(Items from a dataset)

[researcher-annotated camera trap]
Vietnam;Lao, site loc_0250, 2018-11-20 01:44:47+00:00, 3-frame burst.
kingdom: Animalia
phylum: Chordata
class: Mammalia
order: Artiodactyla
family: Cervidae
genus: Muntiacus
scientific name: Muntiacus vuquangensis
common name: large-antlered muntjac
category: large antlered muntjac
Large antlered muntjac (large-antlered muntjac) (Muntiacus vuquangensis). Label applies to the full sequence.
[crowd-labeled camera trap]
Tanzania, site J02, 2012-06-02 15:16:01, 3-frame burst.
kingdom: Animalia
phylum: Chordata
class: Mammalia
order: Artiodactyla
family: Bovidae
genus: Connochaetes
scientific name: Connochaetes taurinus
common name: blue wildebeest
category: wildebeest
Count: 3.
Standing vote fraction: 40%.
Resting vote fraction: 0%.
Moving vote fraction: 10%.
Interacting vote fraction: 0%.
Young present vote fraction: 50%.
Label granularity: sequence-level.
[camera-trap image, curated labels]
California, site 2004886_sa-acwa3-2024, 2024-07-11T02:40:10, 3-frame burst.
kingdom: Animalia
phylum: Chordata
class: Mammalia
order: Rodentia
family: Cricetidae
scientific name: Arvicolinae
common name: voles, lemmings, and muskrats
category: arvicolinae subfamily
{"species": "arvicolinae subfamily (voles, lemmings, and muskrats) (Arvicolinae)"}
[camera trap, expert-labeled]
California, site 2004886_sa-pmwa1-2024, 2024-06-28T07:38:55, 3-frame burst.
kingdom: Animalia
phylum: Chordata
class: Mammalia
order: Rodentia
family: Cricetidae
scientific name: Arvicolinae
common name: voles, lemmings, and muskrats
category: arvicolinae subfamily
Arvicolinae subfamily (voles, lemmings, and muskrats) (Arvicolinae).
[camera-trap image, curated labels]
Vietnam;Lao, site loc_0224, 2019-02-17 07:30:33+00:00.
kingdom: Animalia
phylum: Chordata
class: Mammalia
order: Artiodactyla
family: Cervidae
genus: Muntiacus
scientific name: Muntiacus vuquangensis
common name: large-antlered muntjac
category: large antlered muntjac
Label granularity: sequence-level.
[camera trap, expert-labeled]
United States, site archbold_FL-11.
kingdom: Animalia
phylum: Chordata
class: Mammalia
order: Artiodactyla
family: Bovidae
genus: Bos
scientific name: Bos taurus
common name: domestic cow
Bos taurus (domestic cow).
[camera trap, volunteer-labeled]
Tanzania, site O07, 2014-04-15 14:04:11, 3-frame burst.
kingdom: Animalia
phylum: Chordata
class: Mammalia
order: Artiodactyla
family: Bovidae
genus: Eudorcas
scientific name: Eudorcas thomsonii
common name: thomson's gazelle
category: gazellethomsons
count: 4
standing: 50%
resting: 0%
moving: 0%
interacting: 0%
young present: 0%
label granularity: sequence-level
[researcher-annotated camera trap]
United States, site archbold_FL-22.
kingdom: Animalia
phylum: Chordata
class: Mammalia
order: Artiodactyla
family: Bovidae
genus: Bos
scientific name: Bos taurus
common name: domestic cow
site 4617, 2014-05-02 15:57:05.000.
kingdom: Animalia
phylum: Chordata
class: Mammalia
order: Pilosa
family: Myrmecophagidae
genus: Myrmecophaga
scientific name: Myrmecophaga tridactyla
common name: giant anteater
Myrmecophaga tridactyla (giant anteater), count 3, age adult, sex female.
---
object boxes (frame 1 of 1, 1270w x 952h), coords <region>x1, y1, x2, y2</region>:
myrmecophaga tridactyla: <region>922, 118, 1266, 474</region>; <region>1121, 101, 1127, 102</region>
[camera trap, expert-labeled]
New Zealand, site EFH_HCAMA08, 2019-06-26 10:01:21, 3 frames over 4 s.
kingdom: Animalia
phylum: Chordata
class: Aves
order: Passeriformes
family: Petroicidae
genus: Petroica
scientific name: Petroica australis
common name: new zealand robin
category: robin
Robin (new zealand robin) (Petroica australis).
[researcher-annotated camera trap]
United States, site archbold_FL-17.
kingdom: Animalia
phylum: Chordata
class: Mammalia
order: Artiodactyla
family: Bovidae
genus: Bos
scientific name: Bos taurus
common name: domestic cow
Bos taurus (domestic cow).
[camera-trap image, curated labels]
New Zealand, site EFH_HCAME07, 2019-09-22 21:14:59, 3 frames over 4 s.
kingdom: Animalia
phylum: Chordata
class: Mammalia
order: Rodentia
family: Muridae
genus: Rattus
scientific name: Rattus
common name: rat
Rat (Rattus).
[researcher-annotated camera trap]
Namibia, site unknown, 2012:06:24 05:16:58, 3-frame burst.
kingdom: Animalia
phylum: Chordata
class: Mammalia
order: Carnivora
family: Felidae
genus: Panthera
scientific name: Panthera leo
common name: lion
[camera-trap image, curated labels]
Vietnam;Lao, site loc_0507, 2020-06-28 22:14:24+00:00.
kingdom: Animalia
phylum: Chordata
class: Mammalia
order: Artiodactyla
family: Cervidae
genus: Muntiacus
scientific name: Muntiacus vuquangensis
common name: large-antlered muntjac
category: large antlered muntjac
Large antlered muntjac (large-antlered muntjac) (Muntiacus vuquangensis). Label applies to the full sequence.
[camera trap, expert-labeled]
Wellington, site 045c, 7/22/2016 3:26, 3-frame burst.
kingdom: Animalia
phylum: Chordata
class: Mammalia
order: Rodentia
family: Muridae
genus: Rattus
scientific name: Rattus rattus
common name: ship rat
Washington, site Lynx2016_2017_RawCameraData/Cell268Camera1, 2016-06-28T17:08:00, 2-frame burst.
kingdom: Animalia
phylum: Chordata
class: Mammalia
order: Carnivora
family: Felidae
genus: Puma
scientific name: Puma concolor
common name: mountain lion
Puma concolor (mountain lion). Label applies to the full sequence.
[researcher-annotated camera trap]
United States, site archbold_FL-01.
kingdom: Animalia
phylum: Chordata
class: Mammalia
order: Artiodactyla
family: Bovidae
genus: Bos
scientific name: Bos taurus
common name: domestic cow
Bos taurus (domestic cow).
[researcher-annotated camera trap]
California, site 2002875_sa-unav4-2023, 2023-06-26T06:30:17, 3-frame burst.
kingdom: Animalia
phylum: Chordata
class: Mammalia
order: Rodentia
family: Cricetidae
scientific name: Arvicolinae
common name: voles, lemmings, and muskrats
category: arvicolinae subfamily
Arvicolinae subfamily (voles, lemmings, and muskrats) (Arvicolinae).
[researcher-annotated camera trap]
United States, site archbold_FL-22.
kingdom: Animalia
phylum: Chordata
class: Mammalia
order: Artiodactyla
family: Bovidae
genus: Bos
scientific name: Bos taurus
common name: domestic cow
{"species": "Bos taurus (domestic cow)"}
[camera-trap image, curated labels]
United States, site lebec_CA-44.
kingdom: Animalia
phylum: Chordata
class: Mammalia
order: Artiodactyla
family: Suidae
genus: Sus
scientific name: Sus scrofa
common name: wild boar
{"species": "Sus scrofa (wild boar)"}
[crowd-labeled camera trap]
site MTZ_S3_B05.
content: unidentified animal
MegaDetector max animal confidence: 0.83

TASK: What is needed here is an exact copy of all the records above.

WRITTEN RESPONSE:
[researcher-annotated camera trap]
Vietnam;Lao, site loc_0250, 2018-11-20 01:44:47+00:00, 3-frame burst.
kingdom: Animalia
phylum: Chordata
class: Mammalia
order: Artiodactyla
family: Cervidae
genus: Muntiacus
scientific name: Muntiacus vuquangensis
common name: large-antlered muntjac
category: large antlered muntjac
Large antlered muntjac (large-antlered muntjac) (Muntiacus vuquangensis). Label applies to the full sequence.
[crowd-labeled camera trap]
Tanzania, site J02, 2012-06-02 15:16:01, 3-frame burst.
kingdom: Animalia
phylum: Chordata
class: Mammalia
order: Artiodactyla
family: Bovidae
genus: Connochaetes
scientific name: Connochaetes taurinus
common name: blue wildebeest
category: wildebeest
Count: 3.
Standing vote fraction: 40%.
Resting vote fraction: 0%.
Moving vote fraction: 10%.
Interacting vote fraction: 0%.
Young present vote fraction: 50%.
Label granularity: sequence-level.
[camera-trap image, curated labels]
California, site 2004886_sa-acwa3-2024, 2024-07-11T02:40:10, 3-frame burst.
kingdom: Animalia
phylum: Chordata
class: Mammalia
order: Rodentia
family: Cricetidae
scientific name: Arvicolinae
common name: voles, lemmings, and muskrats
category: arvicolinae subfamily
{"species": "arvicolinae subfamily (voles, lemmings, and muskrats) (Arvicolinae)"}
[camera trap, expert-labeled]
California, site 2004886_sa-pmwa1-2024, 2024-06-28T07:38:55, 3-frame burst.
kingdom: Animalia
phylum: Chordata
class: Mammalia
order: Rodentia
family: Cricetidae
scientific name: Arvicolinae
common name: voles, lemmings, and muskrats
category: arvicolinae subfamily
Arvicolinae subfamily (voles, lemmings, and muskrats) (Arvicolinae).
[camera-trap image, curated labels]
Vietnam;Lao, site loc_0224, 2019-02-17 07:30:33+00:00.
kingdom: Animalia
phylum: Chordata
class: Mammalia
order: Artiodactyla
family: Cervidae
genus: Muntiacus
scientific name: Muntiacus vuquangensis
common name: large-antlered muntjac
category: large antlered muntjac
Label granularity: sequence-level.
[camera trap, expert-labeled]
United States, site archbold_FL-11.
kingdom: Animalia
phylum: Chordata
class: Mammalia
order: Artiodactyla
family: Bovidae
genus: Bos
scientific name: Bos taurus
common name: domestic cow
Bos taurus (domestic cow).
[camera trap, volunteer-labeled]
Tanzania, site O07, 2014-04-15 14:04:11, 3-frame burst.
kingdom: Animalia
phylum: Chordata
class: Mammalia
order: Artiodactyla
family: Bovidae
genus: Eudorcas
scientific name: Eudorcas thomsonii
common name: thomson's gazelle
category: gazellethomsons
count: 4
standing: 50%
resting: 0%
moving: 0%
interacting: 0%
young present: 0%
label granularity: sequence-level
[researcher-annotated camera trap]
United States, site archbold_FL-22.
kingdom: Animalia
phylum: Chordata
class: Mammalia
order: Artiodactyla
family: Bovidae
genus: Bos
scientific name: Bos taurus
common name: domestic cow
site 4617, 2014-05-02 15:57:05.000.
kingdom: Animalia
phylum: Chordata
class: Mammalia
order: Pilosa
family: Myrmecophagidae
genus: Myrmecophaga
scientific name: Myrmecophaga tridactyla
common name: giant anteater
Myrmecophaga tridactyla (giant anteater), count 3, age adult, sex female.
---
object boxes (frame 1 of 1, 1270w x 952h), coords <region>x1, y1, x2, y2</region>:
myrmecophaga tridactyla: <region>922, 118, 1266, 474</region>; <region>1121, 101, 1127, 102</region>
[camera trap, expert-labeled]
New Zealand, site EFH_HCAMA08, 2019-06-26 10:01:21, 3 frames over 4 s.
kingdom: Animalia
phylum: Chordata
class: Aves
order: Passeriformes
family: Petroicidae
genus: Petroica
scientific name: Petroica australis
common name: new zealand robin
category: robin
Robin (new zealand robin) (Petroica australis).
[researcher-annotated camera trap]
United States, site archbold_FL-17.
kingdom: Animalia
phylum: Chordata
class: Mammalia
order: Artiodactyla
family: Bovidae
genus: Bos
scientific name: Bos taurus
common name: domestic cow
Bos taurus (domestic cow).
[camera-trap image, curated labels]
New Zealand, site EFH_HCAME07, 2019-09-22 21:14:59, 3 frames over 4 s.
kingdom: Animalia
phylum: Chordata
class: Mammalia
order: Rodentia
family: Muridae
genus: Rattus
scientific name: Rattus
common name: rat
Rat (Rattus).
[researcher-annotated camera trap]
Namibia, site unknown, 2012:06:24 05:16:58, 3-frame burst.
kingdom: Animalia
phylum: Chordata
class: Mammalia
order: Carnivora
family: Felidae
genus: Panthera
scientific name: Panthera leo
common name: lion
[camera-trap image, curated labels]
Vietnam;Lao, site loc_0507, 2020-06-28 22:14:24+00:00.
kingdom: Animalia
phylum: Chordata
class: Mammalia
order: Artiodactyla
family: Cervidae
genus: Muntiacus
scientific name: Muntiacus vuquangensis
common name: large-antlered muntjac
category: large antlered muntjac
Large antlered muntjac (large-antlered muntjac) (Muntiacus vuquangensis). Label applies to the full sequence.
[camera trap, expert-labeled]
Wellington, site 045c, 7/22/2016 3:26, 3-frame burst.
kingdom: Animalia
phylum: Chordata
class: Mammalia
order: Rodentia
family: Muridae
genus: Rattus
scientific name: Rattus rattus
common name: ship rat
Washington, site Lynx2016_2017_RawCameraData/Cell268Camera1, 2016-06-28T17:08:00, 2-frame burst.
kingdom: Animalia
phylum: Chordata
class: Mammalia
order: Carnivora
family: Felidae
genus: Puma
scientific name: Puma concolor
common name: mountain lion
Puma concolor (mountain lion). Label applies to the full sequence.
[researcher-annotated camera trap]
United States, site archbold_FL-01.
kingdom: Animalia
phylum: Chordata
class: Mammalia
order: Artiodactyla
family: Bovidae
genus: Bos
scientific name: Bos taurus
common name: domestic cow
Bos taurus (domestic cow).
[researcher-annotated camera trap]
California, site 2002875_sa-unav4-2023, 2023-06-26T06:30:17, 3-frame burst.
kingdom: Animalia
phylum: Chordata
class: Mammalia
order: Rodentia
family: Cricetidae
scientific name: Arvicolinae
common name: voles, lemmings, and muskrats
category: arvicolinae subfamily
Arvicolinae subfamily (voles, lemmings, and muskrats) (Arvicolinae).
[researcher-annotated camera trap]
United States, site archbold_FL-22.
kingdom: Animalia
phylum: Chordata
class: Mammalia
order: Artiodactyla
family: Bovidae
genus: Bos
scientific name: Bos taurus
common name: domestic cow
{"species": "Bos taurus (domestic cow)"}
[camera-trap image, curated labels]
United States, site lebec_CA-44.
kingdom: Animalia
phylum: Chordata
class: Mammalia
order: Artiodactyla
family: Suidae
genus: Sus
scientific name: Sus scrofa
common name: wild boar
{"species": "Sus scrofa (wild boar)"}
[crowd-labeled camera trap]
site MTZ_S3_B05.
content: unidentified animal
MegaDetector max animal confidence: 0.83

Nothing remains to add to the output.